I remembered very clearly, that precise unexplainable moments. The pride of being a father was filling my head as well as my veins. There she was, the cute and tiny little baby lovingly stared back at me.
And now, there she was, running around the park holding a baby doll in her hands that she loves so much. Her cute act around the track, earned smiles and laughter from those watching. Eleven kilos of fun, chased around by his out-of-shape old man. I thought, she's definitely grown. Alhamdulillah.
And then my thoughts shifted to my firstborn, Danish, who's enjoying his pre-school year-end break and is equally excited for his first step to primary school next year.
It amazes me how, from throwing tantrums and crying during the first couple of weeks in class, he had 'graduated' his pre-school few weeks ago. He knows additions, spelling and of course DRAWING! Having developed so much confidence and manners, it warms my heart just thinking about it.
Thinking of my two kids, I wondered where the time went. In a split second, my boys turned from babbling babies to toddlers who've mastered Youtube and online games.
Before I could realise anything, Danish and Iman had outgrown so many of their clothes, toys and house rules. Before long they'll be teenagers and so not into hugging and kissing their daddy. Soon, all this good night kisses and spontaneous hugs will slowly fade away.
Before I know it, they'll be having relationship issues, hormonal explosions and disagreement with their old fashioned parents over the smallest things like curfews, use of the car and their choices of friends. Trust me, I've seen my younger brothers and my parents in these conditions and it bothers me to imagine how it would turn out to be having my shoes in my parents'. And before I know it, they'll be leaving this so-called nest for their studies, their loved ones and their new lives.
I wondered if I've given them enough. Have I spent enough quality time with them? Have I shared with them enough lessons for them to take along their long journey? Have I hugged them enough and told them that I'm so very proud of them and that I love them to bits?
Or have I been focusing on the wrong things?
Have I, in my pursuit to make something for myself and along the way provide for my family, taken them for granted?
Have I been lulled by the rat race of life? In chasing wealth, making ends to ends work and trying to make a mark in the world, have I forgotten that MY WORLD IS RIGHT THERE WAITING FOR ME AT HOME? That worldly wealth is zilch compared with the wealth that is family?
Have I spent too much time and energy giving my all at work, striving to address every demand of my job, while dismissing my kid's requests for a little attention because I come back home every evening physically and emotionally exhausted?
Dear Allah, I hope I haven't.
I hope that I'm not just my kids superhero, not just a father figure, whose only connection with my kids is blood. And I hope I'll never be only that.
I hope I realise - and continues to realise - that my Danish and my Iman want more than the things I buy them, that the thing they need most from me is my heart.

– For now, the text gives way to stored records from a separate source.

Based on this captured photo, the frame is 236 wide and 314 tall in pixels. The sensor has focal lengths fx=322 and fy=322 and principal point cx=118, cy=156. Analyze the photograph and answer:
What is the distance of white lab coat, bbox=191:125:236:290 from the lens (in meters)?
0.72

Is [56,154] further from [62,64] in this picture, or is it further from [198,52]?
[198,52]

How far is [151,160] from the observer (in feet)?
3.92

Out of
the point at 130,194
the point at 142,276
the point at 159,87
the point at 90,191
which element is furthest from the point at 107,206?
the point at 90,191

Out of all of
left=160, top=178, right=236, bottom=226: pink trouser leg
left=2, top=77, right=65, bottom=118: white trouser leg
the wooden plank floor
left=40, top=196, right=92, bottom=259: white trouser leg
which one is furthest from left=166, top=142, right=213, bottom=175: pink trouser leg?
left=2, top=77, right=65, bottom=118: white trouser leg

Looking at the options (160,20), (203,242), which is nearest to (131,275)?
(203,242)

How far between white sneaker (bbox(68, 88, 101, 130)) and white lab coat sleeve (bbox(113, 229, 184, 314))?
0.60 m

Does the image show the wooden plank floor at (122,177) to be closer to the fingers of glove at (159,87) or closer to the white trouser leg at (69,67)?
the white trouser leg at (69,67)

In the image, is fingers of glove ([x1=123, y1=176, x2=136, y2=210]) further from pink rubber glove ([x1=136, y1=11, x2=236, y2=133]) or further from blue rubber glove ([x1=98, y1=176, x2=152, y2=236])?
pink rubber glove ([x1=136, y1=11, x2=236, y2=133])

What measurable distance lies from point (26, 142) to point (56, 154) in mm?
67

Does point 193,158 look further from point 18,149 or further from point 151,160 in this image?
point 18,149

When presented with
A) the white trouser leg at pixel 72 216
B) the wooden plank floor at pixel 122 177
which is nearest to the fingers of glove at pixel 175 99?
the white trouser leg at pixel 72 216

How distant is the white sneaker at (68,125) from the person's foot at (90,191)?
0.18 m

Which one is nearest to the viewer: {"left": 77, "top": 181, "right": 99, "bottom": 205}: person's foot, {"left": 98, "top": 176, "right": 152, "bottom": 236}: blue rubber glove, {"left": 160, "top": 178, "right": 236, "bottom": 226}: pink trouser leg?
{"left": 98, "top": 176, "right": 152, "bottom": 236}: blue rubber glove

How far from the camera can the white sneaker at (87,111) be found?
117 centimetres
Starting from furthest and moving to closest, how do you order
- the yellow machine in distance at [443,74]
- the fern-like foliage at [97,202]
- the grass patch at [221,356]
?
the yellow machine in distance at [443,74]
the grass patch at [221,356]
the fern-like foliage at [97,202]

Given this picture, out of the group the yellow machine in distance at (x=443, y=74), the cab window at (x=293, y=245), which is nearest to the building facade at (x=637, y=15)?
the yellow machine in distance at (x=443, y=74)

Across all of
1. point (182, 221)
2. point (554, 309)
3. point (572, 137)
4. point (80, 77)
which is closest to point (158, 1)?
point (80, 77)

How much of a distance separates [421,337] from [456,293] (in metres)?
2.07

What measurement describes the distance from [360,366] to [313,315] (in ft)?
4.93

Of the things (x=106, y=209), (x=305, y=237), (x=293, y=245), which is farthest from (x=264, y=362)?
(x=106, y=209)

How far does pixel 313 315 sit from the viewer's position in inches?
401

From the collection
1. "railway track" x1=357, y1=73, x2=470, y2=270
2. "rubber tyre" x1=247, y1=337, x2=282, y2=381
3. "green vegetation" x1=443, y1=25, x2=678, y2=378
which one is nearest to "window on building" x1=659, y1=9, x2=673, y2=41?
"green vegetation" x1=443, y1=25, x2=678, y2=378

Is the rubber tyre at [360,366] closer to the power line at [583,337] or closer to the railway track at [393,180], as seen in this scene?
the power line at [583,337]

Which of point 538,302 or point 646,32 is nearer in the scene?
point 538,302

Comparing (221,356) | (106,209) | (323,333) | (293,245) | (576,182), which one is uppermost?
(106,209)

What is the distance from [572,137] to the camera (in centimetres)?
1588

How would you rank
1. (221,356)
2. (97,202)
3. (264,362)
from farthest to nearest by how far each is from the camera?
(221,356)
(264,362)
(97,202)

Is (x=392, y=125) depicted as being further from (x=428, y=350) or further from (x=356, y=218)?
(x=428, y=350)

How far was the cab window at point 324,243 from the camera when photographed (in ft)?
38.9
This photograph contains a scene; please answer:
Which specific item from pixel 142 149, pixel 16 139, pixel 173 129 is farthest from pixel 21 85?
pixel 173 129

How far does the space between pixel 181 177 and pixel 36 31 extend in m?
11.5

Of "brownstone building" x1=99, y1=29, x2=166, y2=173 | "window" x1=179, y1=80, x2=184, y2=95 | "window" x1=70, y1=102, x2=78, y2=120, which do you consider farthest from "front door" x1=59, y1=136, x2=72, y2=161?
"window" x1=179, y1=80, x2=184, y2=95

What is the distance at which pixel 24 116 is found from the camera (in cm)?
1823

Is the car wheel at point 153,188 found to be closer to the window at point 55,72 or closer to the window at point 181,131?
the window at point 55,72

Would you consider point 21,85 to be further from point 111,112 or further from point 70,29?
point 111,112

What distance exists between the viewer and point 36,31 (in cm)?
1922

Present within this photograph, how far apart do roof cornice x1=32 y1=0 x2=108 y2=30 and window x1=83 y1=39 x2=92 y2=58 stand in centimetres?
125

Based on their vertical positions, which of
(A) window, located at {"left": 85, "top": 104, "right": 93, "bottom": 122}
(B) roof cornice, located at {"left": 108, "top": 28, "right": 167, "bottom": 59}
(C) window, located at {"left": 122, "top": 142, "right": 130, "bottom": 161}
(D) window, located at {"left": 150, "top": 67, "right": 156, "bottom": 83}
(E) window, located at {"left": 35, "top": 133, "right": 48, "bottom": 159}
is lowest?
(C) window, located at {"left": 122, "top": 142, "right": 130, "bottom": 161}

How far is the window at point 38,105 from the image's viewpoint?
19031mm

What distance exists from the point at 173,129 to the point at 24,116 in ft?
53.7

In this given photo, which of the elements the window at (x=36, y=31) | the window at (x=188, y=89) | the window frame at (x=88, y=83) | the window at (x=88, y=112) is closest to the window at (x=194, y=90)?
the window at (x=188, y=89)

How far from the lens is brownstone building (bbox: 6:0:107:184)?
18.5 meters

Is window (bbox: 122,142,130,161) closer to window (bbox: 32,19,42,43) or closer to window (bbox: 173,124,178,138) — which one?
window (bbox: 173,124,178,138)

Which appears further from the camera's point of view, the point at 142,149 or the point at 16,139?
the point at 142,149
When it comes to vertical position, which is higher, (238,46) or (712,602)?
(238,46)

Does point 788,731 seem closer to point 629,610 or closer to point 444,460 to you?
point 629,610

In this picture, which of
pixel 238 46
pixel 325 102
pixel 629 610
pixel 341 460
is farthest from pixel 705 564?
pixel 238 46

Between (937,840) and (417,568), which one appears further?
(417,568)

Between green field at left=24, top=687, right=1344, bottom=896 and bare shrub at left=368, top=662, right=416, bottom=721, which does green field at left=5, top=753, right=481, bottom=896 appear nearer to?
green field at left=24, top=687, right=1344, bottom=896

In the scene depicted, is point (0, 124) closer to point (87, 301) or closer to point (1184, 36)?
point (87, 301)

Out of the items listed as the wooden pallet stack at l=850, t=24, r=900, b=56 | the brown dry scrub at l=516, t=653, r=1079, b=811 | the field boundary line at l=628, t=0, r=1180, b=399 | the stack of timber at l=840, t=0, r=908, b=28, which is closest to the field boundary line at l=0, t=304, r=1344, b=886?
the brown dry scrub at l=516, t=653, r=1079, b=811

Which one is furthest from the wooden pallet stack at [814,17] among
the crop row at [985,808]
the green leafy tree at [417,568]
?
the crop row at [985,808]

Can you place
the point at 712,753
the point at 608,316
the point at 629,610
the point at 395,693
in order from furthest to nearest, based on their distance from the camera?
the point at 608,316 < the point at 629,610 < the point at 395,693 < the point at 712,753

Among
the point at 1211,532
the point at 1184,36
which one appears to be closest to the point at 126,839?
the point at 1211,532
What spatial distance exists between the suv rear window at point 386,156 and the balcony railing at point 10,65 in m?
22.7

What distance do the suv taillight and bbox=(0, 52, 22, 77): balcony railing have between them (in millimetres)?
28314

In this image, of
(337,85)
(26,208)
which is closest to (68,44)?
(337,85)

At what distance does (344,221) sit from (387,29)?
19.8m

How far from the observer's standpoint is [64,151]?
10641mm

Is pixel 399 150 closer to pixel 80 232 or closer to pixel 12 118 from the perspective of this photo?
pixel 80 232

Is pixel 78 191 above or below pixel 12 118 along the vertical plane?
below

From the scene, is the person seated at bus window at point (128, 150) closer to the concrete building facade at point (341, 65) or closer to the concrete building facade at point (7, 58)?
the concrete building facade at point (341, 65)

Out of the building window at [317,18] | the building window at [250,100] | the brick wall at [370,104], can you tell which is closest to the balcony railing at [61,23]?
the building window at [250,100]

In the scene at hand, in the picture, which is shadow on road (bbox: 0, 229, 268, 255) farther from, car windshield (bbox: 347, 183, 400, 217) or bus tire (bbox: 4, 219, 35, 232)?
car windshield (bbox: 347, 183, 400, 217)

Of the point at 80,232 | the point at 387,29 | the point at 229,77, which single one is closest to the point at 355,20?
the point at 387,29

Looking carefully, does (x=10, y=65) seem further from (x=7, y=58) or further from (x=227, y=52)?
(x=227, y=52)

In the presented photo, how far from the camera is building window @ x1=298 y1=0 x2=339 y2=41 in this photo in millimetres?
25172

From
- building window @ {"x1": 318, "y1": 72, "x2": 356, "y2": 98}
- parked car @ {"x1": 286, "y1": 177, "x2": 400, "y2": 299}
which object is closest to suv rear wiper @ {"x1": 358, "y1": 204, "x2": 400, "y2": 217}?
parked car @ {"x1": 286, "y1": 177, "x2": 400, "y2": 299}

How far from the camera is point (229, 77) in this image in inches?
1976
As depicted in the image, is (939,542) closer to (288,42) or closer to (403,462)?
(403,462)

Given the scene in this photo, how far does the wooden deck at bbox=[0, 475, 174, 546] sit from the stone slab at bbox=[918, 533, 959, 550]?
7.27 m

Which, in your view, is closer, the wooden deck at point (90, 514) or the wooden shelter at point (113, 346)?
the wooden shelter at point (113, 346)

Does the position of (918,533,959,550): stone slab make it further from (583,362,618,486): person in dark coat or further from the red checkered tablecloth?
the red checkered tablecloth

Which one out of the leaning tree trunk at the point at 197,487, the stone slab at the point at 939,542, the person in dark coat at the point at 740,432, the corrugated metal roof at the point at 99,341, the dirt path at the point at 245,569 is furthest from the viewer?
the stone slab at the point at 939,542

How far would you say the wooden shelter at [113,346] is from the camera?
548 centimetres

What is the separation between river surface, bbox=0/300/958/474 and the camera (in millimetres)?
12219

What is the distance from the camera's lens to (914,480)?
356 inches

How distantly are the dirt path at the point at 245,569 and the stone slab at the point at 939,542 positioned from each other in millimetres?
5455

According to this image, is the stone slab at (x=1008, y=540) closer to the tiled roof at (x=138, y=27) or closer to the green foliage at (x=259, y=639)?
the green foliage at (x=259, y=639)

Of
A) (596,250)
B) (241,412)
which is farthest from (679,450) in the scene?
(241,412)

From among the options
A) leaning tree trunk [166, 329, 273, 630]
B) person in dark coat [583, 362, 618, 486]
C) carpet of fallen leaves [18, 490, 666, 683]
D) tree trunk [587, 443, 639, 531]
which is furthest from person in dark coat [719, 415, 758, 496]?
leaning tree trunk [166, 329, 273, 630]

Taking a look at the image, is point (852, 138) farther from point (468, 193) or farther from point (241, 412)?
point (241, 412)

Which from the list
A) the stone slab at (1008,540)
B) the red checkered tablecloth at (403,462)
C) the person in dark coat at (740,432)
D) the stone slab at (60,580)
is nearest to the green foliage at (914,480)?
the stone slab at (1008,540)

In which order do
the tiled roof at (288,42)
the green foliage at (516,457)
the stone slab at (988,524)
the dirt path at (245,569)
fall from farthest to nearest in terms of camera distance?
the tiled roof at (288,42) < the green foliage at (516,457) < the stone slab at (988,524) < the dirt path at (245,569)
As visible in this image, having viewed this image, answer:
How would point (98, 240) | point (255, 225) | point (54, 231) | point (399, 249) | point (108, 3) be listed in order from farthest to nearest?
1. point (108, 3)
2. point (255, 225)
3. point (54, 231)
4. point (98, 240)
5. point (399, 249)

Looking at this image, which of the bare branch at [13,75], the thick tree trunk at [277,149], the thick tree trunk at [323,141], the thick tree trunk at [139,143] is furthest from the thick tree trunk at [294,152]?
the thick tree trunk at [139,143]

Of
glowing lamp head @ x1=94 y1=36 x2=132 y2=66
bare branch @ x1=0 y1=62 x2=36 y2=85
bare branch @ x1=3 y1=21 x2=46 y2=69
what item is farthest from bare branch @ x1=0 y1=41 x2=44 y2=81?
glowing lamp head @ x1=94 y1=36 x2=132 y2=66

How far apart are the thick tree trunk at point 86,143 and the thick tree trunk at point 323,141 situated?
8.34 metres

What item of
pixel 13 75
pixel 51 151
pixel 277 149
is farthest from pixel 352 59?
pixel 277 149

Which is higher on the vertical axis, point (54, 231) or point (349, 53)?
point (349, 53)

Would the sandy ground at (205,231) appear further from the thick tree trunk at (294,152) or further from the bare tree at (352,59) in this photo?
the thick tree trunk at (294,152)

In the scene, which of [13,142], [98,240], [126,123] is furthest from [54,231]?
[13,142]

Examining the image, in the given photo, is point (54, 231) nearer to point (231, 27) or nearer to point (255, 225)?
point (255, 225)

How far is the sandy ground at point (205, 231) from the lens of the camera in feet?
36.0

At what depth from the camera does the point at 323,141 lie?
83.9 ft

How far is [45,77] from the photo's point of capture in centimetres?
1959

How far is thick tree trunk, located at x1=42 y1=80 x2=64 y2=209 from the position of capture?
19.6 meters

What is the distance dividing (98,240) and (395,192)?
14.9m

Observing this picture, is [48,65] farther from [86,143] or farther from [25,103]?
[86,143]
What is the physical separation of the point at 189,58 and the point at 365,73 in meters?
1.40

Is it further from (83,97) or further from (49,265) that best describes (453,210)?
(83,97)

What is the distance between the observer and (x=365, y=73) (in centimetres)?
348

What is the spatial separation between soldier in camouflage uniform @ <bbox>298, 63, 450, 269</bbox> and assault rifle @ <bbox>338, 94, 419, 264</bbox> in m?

I hope these two little angels will treat me as their best friend for life, someone they'll trust with their innermost insecurities and aspirations. I hope to be there when they need me most, and I pray Honey and I live long enough to see them have their own little ones.
I hope they'll take the best of me and improve it much further. And I hope they'll forgive the worst of me, and love me for who I am.
To my mum and dad, I love you with all my heart. Your sacrifice in raising us is something that I can't pay you back even with my life. I pray that Allah bless you both and place us in His Jannah in there Hereafter, Insha Allah.
To my sister Farah, if you're reading this. I wish you all the best in giving birth to your baby. Treasure those moments of being a proud parents, DO NOT take things for granted. Give your kids unconditional love without pampering them too much. Give them the best education for their success here and in the akhirat, Ameen.